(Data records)
━━━━━━━━

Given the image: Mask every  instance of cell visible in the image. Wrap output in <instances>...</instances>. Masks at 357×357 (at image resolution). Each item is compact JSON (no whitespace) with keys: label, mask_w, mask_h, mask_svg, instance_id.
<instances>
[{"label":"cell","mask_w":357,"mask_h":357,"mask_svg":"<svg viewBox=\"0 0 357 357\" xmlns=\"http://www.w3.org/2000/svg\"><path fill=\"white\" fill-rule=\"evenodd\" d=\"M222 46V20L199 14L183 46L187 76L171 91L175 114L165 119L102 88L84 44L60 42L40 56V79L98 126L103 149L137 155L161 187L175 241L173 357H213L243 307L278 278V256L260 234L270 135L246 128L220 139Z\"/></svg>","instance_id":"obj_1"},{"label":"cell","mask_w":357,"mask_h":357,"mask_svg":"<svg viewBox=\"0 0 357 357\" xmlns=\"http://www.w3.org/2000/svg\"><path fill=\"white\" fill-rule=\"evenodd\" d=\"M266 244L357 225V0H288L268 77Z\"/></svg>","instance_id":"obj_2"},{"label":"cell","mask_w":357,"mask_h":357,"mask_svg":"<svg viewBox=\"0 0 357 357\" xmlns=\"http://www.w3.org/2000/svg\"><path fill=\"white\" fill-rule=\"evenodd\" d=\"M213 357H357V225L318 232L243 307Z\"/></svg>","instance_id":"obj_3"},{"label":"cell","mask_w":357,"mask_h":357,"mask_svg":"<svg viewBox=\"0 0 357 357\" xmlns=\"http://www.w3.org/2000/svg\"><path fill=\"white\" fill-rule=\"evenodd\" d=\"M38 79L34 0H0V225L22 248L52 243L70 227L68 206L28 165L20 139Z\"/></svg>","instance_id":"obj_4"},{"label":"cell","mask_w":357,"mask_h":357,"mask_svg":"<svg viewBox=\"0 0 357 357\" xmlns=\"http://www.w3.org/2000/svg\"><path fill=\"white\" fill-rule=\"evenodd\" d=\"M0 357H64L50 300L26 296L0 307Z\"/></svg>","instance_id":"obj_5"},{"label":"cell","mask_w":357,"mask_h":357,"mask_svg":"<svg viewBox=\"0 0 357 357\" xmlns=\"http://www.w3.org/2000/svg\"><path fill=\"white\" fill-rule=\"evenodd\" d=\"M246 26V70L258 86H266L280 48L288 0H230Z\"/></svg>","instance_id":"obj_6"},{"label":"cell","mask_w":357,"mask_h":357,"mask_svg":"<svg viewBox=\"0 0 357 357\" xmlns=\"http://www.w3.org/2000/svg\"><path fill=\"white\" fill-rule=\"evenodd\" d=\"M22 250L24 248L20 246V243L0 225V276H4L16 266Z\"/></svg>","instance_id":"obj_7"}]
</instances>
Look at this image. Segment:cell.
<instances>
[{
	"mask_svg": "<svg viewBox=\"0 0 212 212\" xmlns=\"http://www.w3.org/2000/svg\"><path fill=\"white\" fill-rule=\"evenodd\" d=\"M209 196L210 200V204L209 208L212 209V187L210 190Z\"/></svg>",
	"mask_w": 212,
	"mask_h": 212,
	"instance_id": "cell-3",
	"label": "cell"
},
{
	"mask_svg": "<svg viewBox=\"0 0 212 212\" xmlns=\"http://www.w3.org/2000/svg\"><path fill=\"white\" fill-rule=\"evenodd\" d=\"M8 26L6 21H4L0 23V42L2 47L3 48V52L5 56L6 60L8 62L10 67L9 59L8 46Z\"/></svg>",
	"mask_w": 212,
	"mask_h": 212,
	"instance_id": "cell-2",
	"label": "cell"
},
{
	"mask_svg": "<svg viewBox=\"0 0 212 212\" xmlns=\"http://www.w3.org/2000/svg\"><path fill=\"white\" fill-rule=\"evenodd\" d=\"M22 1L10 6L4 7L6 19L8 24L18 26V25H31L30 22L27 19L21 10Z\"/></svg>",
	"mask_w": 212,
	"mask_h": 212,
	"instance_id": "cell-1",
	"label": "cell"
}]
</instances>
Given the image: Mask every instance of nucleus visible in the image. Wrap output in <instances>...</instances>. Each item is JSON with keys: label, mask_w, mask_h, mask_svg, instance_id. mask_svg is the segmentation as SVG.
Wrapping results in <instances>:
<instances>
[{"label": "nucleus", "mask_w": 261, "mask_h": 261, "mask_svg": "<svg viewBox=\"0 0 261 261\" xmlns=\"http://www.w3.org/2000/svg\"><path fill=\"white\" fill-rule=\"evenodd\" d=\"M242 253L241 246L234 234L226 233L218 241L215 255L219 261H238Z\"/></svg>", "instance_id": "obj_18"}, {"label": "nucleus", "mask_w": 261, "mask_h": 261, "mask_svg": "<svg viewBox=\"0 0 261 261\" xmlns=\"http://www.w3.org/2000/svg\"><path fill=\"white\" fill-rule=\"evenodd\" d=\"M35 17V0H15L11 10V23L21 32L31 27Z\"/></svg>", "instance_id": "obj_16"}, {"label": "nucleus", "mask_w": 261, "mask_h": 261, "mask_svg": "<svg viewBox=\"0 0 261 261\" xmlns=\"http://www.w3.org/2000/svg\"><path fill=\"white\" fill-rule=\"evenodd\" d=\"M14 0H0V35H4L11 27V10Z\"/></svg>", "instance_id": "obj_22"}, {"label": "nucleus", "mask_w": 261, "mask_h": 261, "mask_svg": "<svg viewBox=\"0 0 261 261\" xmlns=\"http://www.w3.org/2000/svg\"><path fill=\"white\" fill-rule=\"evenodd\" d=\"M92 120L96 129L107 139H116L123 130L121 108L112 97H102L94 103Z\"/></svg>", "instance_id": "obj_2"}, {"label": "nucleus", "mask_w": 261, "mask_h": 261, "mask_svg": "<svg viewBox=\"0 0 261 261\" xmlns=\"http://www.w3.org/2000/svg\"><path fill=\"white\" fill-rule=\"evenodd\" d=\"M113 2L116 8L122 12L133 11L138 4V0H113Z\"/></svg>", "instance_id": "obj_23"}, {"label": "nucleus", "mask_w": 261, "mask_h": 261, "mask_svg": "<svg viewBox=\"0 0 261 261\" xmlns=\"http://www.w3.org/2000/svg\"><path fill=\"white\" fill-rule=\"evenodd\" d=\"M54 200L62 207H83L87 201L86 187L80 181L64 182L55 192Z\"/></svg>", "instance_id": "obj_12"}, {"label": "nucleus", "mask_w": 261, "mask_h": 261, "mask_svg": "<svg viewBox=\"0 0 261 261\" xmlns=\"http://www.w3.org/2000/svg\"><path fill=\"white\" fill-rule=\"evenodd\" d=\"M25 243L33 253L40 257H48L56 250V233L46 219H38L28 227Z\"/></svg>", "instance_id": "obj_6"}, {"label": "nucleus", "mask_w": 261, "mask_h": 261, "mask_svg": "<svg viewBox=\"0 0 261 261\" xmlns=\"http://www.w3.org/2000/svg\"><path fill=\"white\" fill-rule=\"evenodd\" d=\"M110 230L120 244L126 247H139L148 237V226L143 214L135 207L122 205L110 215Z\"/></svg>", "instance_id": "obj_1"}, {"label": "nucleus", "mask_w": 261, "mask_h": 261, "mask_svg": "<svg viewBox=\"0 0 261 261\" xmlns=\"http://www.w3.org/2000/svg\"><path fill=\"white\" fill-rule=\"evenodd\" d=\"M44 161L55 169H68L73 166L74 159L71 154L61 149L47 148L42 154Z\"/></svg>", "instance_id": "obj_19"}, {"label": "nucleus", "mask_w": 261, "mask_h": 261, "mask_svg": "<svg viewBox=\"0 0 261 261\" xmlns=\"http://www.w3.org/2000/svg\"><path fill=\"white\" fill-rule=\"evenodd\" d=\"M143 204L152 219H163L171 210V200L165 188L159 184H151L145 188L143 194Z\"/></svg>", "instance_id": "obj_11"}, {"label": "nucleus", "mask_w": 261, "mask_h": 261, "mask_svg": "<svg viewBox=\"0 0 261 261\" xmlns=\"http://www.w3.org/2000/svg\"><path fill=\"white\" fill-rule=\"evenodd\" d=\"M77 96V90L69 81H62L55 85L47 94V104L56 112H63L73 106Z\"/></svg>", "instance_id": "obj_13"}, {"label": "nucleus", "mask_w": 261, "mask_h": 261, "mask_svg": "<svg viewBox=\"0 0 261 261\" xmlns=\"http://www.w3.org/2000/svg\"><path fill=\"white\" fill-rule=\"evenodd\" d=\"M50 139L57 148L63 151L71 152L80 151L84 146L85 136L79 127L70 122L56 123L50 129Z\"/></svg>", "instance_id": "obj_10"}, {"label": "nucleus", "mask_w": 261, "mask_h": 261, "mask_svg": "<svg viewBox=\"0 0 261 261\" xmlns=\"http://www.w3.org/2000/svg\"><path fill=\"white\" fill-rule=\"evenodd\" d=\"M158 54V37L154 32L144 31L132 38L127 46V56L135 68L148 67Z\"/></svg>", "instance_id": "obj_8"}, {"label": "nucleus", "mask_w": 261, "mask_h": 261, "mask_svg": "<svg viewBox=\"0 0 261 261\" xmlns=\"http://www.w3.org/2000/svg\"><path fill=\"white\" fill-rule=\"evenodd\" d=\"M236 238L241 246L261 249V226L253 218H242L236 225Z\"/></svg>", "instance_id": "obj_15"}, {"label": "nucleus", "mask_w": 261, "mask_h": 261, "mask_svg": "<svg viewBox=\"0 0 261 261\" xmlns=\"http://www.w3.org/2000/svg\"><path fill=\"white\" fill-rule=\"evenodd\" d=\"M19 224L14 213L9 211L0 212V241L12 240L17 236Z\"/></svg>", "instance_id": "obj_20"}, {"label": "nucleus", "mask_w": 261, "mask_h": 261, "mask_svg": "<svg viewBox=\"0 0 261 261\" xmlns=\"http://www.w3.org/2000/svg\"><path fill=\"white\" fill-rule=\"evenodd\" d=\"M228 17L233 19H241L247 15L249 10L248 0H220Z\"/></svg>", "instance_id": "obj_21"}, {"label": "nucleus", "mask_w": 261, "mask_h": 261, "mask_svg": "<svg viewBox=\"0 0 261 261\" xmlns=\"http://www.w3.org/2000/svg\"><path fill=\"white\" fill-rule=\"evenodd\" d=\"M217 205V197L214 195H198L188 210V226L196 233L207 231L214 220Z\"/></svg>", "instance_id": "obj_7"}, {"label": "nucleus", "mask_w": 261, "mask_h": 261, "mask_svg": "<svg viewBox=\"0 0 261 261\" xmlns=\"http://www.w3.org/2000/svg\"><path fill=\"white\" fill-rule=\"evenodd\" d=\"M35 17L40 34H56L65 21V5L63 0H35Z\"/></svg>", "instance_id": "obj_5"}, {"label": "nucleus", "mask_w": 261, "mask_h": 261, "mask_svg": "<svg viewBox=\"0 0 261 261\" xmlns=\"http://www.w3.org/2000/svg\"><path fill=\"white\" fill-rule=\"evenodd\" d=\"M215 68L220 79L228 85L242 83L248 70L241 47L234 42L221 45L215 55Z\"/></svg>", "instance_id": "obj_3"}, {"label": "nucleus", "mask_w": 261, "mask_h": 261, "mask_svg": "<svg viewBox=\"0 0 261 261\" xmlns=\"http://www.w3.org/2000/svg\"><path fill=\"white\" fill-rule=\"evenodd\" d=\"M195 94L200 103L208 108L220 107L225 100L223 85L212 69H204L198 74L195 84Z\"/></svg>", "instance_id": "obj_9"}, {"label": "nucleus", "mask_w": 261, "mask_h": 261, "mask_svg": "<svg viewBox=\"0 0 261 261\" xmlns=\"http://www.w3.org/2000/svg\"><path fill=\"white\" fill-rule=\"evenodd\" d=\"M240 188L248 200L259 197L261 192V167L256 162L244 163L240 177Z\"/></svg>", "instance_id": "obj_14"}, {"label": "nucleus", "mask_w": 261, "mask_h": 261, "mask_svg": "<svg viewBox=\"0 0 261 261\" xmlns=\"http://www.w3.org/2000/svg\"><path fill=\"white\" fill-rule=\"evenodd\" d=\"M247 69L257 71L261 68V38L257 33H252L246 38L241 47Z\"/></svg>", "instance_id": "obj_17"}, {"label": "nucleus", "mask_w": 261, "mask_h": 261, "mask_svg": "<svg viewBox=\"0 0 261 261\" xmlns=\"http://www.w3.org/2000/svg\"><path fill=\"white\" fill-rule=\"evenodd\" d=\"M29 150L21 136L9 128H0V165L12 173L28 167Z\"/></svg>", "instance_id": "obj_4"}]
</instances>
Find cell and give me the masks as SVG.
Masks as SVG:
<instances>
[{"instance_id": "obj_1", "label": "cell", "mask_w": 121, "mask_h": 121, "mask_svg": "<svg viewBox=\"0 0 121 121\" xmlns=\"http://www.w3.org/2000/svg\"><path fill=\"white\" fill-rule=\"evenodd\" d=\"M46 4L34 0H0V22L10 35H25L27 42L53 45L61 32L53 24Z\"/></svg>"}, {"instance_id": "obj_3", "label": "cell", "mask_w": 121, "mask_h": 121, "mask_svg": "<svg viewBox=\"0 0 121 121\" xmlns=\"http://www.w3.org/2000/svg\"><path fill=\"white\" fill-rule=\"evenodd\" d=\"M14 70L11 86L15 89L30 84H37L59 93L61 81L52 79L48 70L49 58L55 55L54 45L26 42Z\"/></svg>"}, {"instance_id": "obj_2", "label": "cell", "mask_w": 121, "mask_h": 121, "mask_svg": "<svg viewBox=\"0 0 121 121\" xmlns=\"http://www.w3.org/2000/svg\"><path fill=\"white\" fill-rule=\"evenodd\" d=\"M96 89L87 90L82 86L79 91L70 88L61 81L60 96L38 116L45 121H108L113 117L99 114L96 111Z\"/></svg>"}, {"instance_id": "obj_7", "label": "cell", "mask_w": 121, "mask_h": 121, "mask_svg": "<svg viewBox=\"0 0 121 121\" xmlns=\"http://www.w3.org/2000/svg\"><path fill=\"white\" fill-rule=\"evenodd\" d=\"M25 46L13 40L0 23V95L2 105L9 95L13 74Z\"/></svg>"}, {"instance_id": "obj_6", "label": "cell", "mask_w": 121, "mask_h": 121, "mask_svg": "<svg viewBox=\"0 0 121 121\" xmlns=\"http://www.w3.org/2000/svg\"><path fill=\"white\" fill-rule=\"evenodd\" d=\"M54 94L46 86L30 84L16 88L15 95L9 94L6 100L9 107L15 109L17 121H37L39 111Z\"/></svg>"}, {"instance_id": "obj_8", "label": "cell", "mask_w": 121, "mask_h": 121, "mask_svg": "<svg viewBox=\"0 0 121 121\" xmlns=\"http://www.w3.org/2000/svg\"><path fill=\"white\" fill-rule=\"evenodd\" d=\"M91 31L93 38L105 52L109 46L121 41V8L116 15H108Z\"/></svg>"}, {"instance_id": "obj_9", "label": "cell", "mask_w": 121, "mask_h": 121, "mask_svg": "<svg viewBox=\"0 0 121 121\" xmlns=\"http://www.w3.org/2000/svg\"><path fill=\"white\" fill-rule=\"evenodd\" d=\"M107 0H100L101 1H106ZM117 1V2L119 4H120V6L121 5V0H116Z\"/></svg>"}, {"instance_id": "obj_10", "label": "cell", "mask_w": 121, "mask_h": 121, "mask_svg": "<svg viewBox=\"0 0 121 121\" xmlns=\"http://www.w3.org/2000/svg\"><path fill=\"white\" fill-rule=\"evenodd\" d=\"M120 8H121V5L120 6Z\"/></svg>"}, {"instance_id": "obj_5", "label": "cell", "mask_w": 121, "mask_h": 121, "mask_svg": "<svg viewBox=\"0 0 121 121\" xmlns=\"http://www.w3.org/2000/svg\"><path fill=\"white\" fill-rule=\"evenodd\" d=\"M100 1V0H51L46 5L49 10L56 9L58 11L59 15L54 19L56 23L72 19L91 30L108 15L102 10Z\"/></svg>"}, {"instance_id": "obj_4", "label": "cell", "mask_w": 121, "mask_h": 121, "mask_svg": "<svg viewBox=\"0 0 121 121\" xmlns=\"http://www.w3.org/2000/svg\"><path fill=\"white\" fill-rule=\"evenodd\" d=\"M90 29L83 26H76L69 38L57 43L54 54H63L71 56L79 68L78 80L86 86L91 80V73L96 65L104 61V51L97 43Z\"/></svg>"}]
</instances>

━━━━━━━━

Written instruction:
Gather every line of the listing above that contains the string "visible", treating the match as case-sensitive.

Response for this exercise:
Given the image: Mask every  instance of cell visible in the image. Wrap output in <instances>...</instances>. Masks at 357×357 (at image resolution). Each item is compact JSON (no whitespace) with keys: label, mask_w, mask_h, mask_svg, instance_id.
Given the image: Mask every instance of nucleus visible in the image. Wrap output in <instances>...</instances>. Each item is JSON with keys: label, mask_w, mask_h, mask_svg, instance_id. mask_svg is the segmentation as SVG.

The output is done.